TO DO
Starting at the line that contains "Is the beige", copy each line through the final one exactly as written.

RECORDS PROVIDED
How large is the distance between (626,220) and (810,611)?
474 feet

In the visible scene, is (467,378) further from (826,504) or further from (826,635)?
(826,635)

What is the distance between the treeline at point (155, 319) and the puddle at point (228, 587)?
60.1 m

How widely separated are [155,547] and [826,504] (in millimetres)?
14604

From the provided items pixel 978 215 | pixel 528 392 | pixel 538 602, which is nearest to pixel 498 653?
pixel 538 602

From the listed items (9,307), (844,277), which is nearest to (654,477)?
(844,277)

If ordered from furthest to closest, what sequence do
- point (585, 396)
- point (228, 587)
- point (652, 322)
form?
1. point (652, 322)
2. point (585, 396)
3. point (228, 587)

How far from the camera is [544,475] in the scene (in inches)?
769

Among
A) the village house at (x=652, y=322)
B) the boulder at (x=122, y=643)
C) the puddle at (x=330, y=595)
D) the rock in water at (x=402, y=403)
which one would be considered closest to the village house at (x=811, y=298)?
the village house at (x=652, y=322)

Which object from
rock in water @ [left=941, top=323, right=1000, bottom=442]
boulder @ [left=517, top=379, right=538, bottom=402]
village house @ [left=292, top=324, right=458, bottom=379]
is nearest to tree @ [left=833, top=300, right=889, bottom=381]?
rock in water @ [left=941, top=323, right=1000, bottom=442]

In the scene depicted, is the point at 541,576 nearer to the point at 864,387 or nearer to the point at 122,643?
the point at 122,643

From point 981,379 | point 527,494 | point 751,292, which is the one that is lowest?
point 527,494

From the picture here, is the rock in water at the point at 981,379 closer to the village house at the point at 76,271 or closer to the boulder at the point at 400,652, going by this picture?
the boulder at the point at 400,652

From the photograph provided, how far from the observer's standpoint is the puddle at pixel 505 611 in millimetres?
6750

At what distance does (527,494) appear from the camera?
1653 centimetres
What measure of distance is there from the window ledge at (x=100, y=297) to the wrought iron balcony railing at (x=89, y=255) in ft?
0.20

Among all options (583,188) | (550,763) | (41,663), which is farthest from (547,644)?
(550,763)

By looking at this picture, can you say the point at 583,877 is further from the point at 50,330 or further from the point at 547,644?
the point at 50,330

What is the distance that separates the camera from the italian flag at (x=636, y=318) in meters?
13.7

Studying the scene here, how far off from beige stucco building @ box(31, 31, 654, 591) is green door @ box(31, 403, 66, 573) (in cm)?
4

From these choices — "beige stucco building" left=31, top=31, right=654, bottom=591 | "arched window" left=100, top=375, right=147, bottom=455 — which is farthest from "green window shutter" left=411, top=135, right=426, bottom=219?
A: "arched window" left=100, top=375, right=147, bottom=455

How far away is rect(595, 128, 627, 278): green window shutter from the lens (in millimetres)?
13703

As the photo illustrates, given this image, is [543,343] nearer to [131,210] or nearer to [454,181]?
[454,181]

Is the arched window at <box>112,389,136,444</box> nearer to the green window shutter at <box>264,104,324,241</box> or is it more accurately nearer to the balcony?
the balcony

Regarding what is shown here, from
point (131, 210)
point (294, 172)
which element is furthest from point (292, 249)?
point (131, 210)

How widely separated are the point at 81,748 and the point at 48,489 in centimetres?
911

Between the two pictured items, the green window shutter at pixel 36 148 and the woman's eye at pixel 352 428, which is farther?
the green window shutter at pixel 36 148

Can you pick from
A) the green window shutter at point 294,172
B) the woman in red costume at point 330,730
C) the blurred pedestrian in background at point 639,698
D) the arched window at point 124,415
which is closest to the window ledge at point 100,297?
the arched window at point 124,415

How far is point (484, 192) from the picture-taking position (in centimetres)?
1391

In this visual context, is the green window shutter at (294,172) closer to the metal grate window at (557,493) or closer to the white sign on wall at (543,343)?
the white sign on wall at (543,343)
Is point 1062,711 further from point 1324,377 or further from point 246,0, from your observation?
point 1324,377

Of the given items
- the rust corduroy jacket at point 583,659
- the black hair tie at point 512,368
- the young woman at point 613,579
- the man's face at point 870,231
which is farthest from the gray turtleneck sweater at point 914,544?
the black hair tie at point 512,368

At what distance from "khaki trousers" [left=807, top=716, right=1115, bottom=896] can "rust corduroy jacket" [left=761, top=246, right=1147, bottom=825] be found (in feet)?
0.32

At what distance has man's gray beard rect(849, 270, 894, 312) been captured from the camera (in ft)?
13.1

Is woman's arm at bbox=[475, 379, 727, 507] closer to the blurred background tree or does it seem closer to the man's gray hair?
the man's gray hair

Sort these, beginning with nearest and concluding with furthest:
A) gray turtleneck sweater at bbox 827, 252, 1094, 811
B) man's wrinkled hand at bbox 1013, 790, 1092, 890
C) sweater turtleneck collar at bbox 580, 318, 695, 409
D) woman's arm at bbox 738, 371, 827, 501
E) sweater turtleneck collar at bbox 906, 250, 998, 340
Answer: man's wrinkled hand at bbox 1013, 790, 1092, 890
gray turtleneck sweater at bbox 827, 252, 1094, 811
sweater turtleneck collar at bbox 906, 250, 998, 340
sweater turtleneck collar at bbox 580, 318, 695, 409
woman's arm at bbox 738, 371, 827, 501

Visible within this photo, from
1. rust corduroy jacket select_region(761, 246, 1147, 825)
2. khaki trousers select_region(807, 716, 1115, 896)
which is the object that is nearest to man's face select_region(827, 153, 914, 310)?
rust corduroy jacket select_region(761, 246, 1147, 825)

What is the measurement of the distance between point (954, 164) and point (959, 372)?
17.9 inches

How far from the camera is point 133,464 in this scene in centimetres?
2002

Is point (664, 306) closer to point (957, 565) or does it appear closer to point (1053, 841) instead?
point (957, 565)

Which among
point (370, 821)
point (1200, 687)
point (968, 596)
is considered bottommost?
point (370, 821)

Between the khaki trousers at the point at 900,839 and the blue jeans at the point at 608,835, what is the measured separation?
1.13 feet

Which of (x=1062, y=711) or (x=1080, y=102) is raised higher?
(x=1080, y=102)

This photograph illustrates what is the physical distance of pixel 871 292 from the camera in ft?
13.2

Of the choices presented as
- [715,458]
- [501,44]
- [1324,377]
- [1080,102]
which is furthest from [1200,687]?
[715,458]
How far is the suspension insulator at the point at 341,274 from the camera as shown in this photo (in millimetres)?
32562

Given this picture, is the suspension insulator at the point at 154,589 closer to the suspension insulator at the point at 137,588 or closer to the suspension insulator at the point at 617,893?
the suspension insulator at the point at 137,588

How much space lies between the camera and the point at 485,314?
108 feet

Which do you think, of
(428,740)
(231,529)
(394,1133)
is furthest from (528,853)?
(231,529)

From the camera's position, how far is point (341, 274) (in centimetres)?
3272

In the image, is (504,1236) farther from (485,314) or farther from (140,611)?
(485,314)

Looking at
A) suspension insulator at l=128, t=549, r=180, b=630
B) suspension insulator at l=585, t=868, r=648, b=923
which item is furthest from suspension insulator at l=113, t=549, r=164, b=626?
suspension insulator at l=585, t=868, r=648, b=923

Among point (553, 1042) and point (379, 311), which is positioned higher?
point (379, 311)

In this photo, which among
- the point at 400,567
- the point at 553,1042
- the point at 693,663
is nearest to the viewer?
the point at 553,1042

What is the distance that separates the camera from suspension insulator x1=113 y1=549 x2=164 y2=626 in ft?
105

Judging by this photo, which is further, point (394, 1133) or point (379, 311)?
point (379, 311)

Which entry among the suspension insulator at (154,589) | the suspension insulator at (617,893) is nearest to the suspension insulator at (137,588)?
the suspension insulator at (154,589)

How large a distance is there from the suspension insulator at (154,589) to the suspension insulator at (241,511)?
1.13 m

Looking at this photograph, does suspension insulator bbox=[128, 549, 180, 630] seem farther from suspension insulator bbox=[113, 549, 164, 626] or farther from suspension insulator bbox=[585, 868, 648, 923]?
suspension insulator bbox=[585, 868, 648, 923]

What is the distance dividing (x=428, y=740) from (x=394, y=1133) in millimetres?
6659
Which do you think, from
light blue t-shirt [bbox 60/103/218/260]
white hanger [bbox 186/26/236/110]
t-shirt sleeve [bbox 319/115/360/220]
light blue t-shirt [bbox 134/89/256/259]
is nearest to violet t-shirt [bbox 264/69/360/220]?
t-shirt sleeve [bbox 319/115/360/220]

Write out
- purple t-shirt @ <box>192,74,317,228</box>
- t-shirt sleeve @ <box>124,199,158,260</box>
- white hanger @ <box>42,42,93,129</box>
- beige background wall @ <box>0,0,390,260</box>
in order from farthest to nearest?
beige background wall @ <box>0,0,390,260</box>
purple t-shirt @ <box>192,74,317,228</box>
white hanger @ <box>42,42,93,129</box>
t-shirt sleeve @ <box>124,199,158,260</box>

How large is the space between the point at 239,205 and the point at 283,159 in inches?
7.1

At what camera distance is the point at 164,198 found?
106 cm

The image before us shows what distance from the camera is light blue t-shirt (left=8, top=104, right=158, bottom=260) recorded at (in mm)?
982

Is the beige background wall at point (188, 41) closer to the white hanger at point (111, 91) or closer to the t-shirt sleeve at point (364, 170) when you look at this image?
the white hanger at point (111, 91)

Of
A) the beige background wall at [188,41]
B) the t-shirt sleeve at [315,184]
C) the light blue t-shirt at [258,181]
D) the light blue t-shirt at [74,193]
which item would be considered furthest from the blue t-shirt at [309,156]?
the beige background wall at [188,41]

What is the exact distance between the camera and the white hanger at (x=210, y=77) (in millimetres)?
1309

RESULT OF THE TASK
Is the beige background wall at point (188, 41) closer to the white hanger at point (111, 91) or closer to the t-shirt sleeve at point (364, 170) when you look at this image?
the white hanger at point (111, 91)

Of
A) the beige background wall at [188,41]
B) the t-shirt sleeve at [315,184]
C) the light blue t-shirt at [258,181]
D) the light blue t-shirt at [74,193]
which item would be considered furthest from the blue t-shirt at [309,156]?
the beige background wall at [188,41]

What is the exact distance between the camera and the white hanger at (x=210, y=77) (in millimetres)?
1309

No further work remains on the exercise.